Along with the building of walls, the 2010s experienced a marked decline in trust in institutions, experts, media and academia, in addition to a rise in populism.  Populism manifested in many different ways across the globe -from socioeconomic versions that pitted the working class against big business to more cultural forms focused on national identity. However, the pandemic has, in many ways, highlighted the inherent weaknesses is such an approach. It is clear that we need pragmatic, evidence-based decision-making to enable us to find common solutions to shared problems. Whilst trust in Government may not be on the rise, research suggests that scientific expertise is highly valued by the general public – and more so than before the pandemic. This shift could see trust in experts restored and a lessening of populist attacks. Consequently, we could see our industry move away from influencer marketing and towards expert thought leadership with a focus on science backed insights and analysis. This is not to predict the death of the influencer culture; however, it is clear that celebrities were found lacking during the pandemic, with many deemed completely out of touch with the realities of everyday life. Companies that choose to work with influencers should ensure that the values and, more importantly, actions of their ambassadors are aligned to that of the business.  If we really are “all in this together”, then overturning the power structures that place celebrity above the masses, and illuminating the experiences of truly relatable people, and especially those that are making meaningful contributions to humanity, could be a more authentic approach. 

The media industry was already experiencing challenges pre-Covid, and the pandemic has only served to heighten concerns. However, one of the positive takeaways from the crisis is that trust in media appears to have grown.  According to the annual Reuters Institute report, based on a series of opinion polls conducted by YouGov in 46 countries, confidence in news reporting has risen six points to 44%.  Despite a more positive sentiment towards news outlets, the fact remains that with advertising budgets shrinking, many publications in the region have been forced to close or downsize during the past year.  Consequently, relying on traditional methods to obtain coverage is unlikely to work going forward, and corporates need to think of more innovative ways to share their news as part of a multi-faceted, integrated storytelling strategy.  Expecting to consistently receive strong coverage from a press release is a mistake.  Rather, it is important to consider which mode and format will best enable audiences to engage with and process information.  Podcasts, explainer videos, webinars and social media, in the right context, could be crucial to a winning strategy.
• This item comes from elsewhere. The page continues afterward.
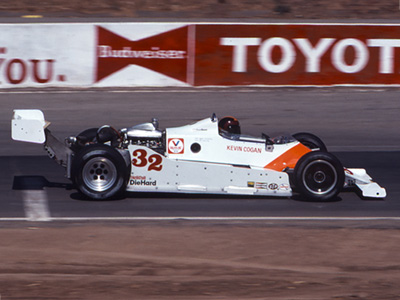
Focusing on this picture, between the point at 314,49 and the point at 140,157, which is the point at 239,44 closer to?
the point at 314,49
Businesses need to think like their own news organisation; they must interrogate each story that they plan to disseminate as if they were planning to include it in a news programme or paper.  Is it strong enough to grab the top spot?  Is a competitor’s or another industry story more compelling? If you feel it would struggle to command inclusion, then reconsider whether it is a story that deserves to be told. 

Mistakes happen; relying on strategies of bygone eras to deliver future success is perhaps the biggest mistake of all.  Companies should consider how they can evolve their approaches in line with societal changes to ensure that they are operating to the drumbeat of the communities in which they operate. Whilst traditional tactics are by no means obsolete, it is certainly a mistake to assume they warrant inclusion in a present-day comms strategy.